TO BE DONE: Copy every line of the listing below that contains the word "boulder".
'''
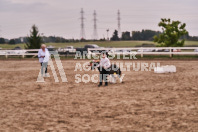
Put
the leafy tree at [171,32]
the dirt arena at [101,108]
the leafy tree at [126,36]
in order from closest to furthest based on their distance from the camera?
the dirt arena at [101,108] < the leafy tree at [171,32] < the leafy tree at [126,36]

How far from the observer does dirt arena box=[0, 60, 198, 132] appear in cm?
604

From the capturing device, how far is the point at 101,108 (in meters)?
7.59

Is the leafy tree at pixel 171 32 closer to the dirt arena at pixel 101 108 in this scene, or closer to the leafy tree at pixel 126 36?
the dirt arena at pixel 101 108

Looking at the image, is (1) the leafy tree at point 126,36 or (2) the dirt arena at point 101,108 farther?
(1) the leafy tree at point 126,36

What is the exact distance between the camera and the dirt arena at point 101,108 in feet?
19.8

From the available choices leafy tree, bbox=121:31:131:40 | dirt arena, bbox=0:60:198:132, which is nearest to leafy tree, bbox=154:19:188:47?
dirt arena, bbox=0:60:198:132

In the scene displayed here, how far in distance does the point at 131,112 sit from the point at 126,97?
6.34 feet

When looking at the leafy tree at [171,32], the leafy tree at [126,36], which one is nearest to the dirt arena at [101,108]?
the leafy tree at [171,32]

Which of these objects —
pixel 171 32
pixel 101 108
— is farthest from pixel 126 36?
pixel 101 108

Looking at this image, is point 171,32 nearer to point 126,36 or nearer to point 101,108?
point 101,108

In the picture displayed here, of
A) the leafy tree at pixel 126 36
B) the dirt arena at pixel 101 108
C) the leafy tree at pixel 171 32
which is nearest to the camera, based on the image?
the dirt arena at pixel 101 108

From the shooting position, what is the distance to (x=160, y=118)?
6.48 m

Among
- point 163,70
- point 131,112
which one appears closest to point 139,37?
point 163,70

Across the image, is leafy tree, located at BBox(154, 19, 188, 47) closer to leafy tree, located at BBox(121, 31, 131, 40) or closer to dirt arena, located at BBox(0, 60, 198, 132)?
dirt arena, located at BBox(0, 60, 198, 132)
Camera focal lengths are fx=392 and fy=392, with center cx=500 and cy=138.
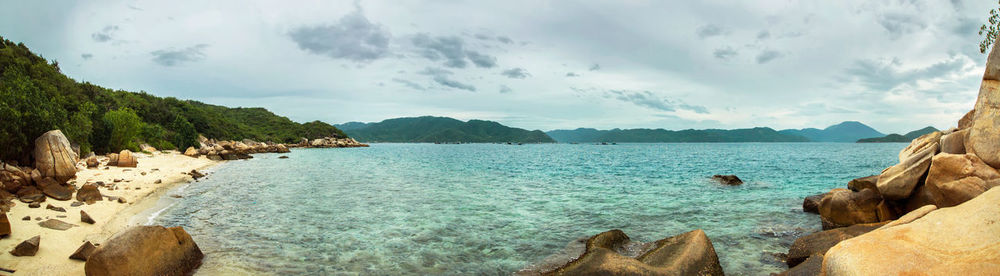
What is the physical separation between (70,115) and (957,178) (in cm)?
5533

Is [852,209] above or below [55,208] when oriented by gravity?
'''
'''
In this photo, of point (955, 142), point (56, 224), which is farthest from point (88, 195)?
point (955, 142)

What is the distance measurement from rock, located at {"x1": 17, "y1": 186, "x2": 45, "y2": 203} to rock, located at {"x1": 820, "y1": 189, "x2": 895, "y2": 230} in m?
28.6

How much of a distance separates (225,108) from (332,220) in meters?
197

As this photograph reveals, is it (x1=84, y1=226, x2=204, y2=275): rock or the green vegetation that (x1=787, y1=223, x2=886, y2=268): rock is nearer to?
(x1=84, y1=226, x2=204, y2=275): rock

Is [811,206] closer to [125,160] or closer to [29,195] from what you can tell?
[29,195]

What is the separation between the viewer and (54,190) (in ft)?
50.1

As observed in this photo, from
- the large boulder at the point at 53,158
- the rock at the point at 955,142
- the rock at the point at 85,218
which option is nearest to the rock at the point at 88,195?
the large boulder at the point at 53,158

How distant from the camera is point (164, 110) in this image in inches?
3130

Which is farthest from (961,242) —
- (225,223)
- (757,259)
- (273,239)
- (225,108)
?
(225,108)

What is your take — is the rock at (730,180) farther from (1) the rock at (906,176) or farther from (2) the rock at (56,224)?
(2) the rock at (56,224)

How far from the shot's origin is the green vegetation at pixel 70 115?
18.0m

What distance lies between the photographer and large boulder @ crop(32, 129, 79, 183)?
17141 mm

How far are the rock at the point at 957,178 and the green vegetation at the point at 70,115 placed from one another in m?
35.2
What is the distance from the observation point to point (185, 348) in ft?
'''
SOLUTION FOR THIS EXERCISE:
- the large boulder at the point at 53,158
the large boulder at the point at 53,158
What distance lies between the photographer and large boulder @ crop(32, 129, 79, 183)?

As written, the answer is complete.